# Aim of the task
The answer must consist solely of the lines from the one containing "genus: Erinaceus" to the end of the entries below, repeated exactly.

⁂

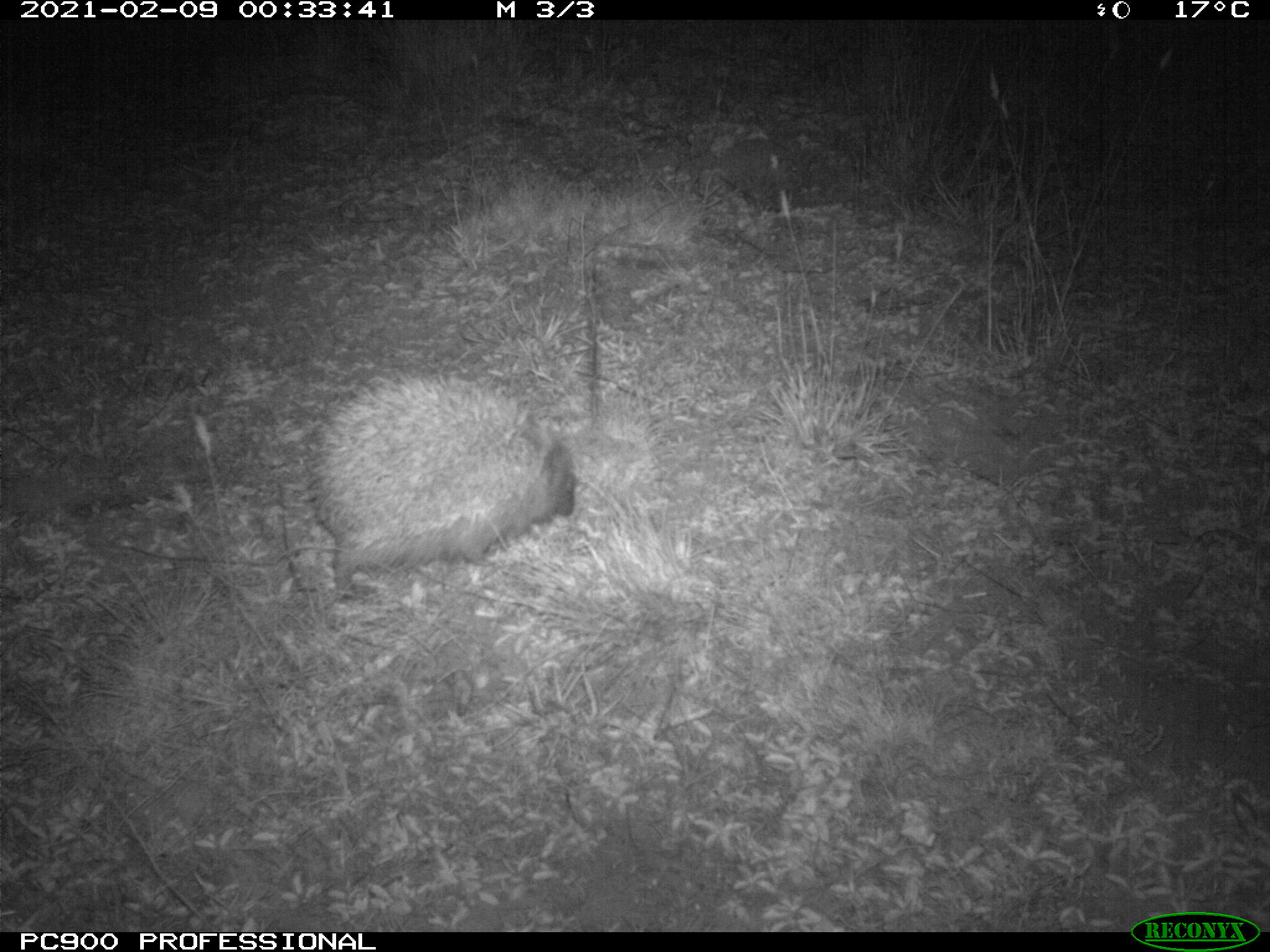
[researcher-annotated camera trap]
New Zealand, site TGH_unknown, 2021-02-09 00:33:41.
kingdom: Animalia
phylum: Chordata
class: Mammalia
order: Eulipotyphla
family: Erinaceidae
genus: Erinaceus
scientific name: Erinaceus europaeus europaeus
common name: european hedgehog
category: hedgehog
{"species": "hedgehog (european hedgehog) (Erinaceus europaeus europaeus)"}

⁂

# Answer for this exercise
genus: Erinaceus
scientific name: Erinaceus europaeus europaeus
common name: european hedgehog
category: hedgehog
{"species": "hedgehog (european hedgehog) (Erinaceus europaeus europaeus)"}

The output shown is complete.